May 16, 2013

Time Travel

It happens every forty-seven minutes. First the music starts. Violins mostly, evoking a slow, inevitable downward spiral. Then a man seen only in silhouette steps into the room. He puts down his brief case, the walls fall away and then begins what can only be described as his slow fall from a skyscraper. When he lands we know he's okay by the way he's sitting in a chair with his back to us, smoking a cigarette. It's as though he's bored by the whole thing

It's been two and a half days of endless episodes of Mad Men via Netflix Instant. It's starting to take a toll. Admittedly, I was late to the party. Mad Men was all new to me. When I first noticed that five seasons of Mad Men were available on Netflix I ignored it. I usually don't watch TV on Netflix. But, like many, I had heard things. Things about Mad Men. Things about incredibly accurate set and costume design. Things about period coiffure experts. And, I just couldn't take it anymore. 

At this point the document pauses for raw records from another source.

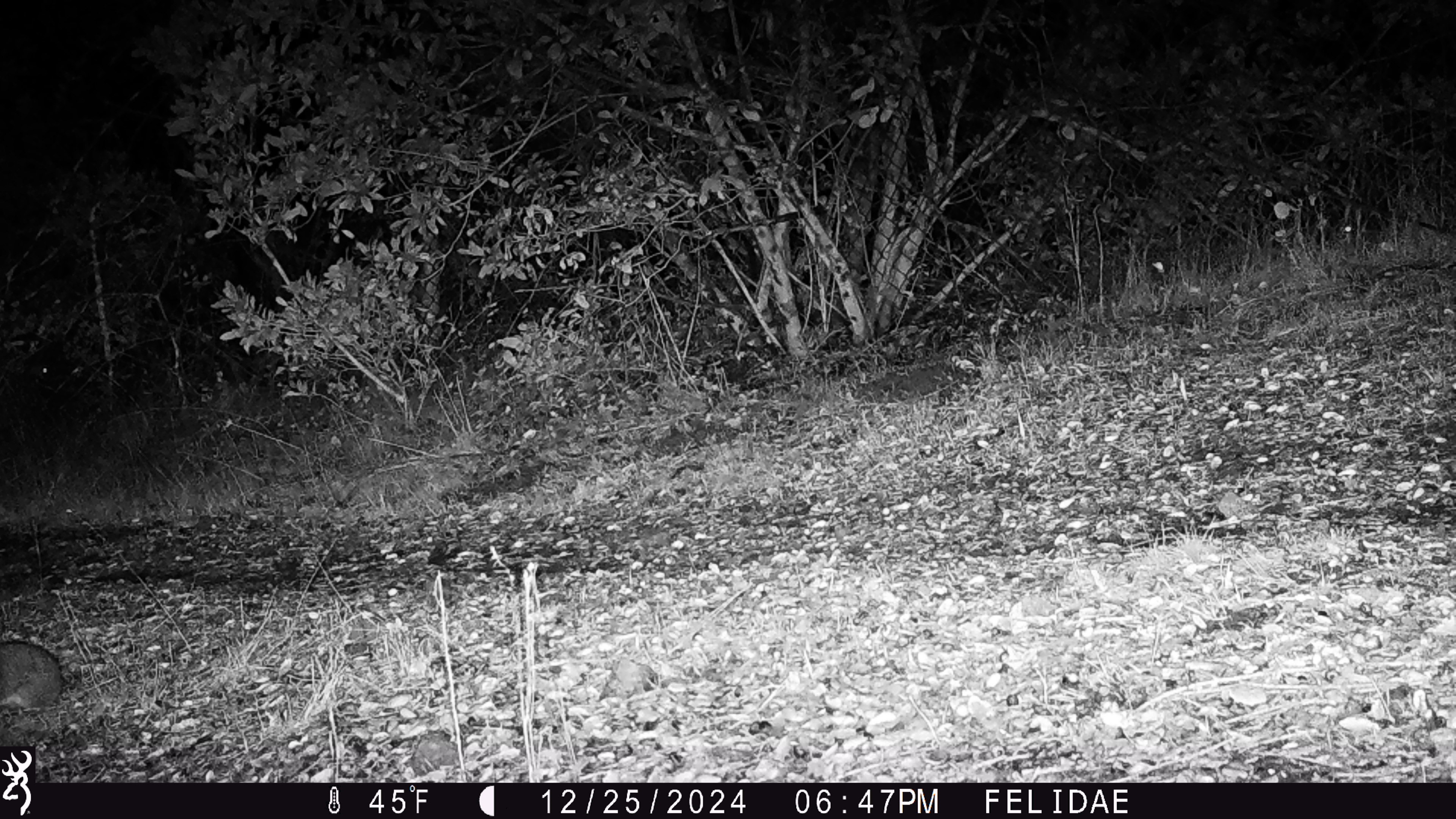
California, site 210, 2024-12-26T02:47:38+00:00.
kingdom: Animalia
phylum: Chordata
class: Mammalia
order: Lagomorpha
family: Leporidae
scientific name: Leporidae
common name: rabbit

You might say by the time I finally clicked on the Mad Men icon that it was already too late. That was Tuesday. It's now Thursday and everything has changed. As well, I'm keenly aware that I'm running out of episodes. I don't know just how I'm going to return to life as it is lived in 2013–to reality as it is experienced outside of my laptop–only that I must. That is, I don't know just why any of this has happened, only that it has to stop. 

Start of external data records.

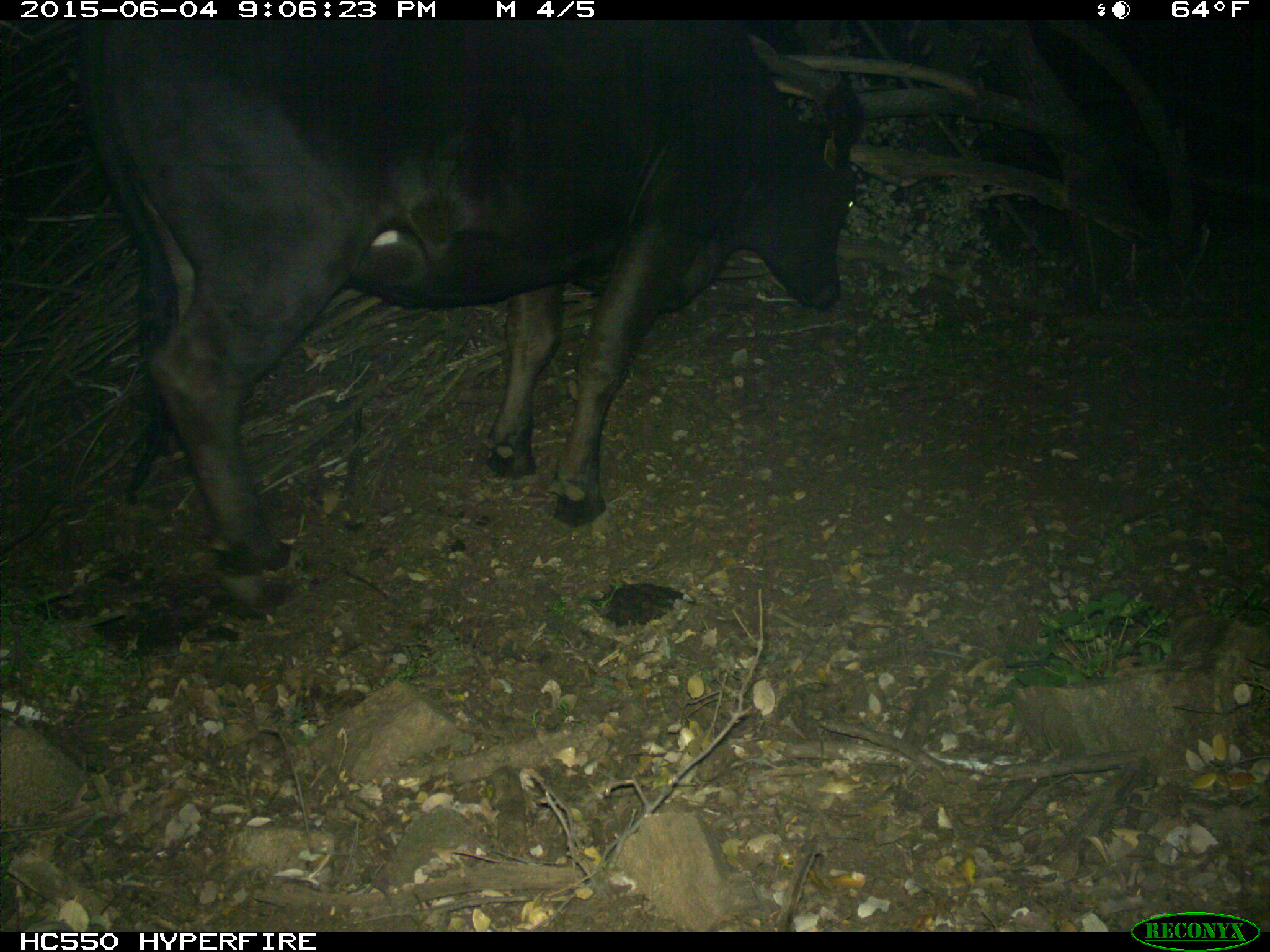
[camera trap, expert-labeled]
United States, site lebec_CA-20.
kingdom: Animalia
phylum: Chordata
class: Mammalia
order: Artiodactyla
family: Bovidae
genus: Bos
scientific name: Bos taurus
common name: domestic cow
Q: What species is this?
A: Bos taurus (domestic cow).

Was Mad Men written with this kind of compressed viewing in mind? I noticed quite a few inconsistencies in the writing that I think might have otherwise gone undetected had I allowed any actual living of life to occur between viewings. Of course, I can't be sure. I can't un-watch Mad Men. I can't un-see what I've seen in the concentrated way that I saw it. Personally? I wouldn't do it again. But, please, don't let that stop you.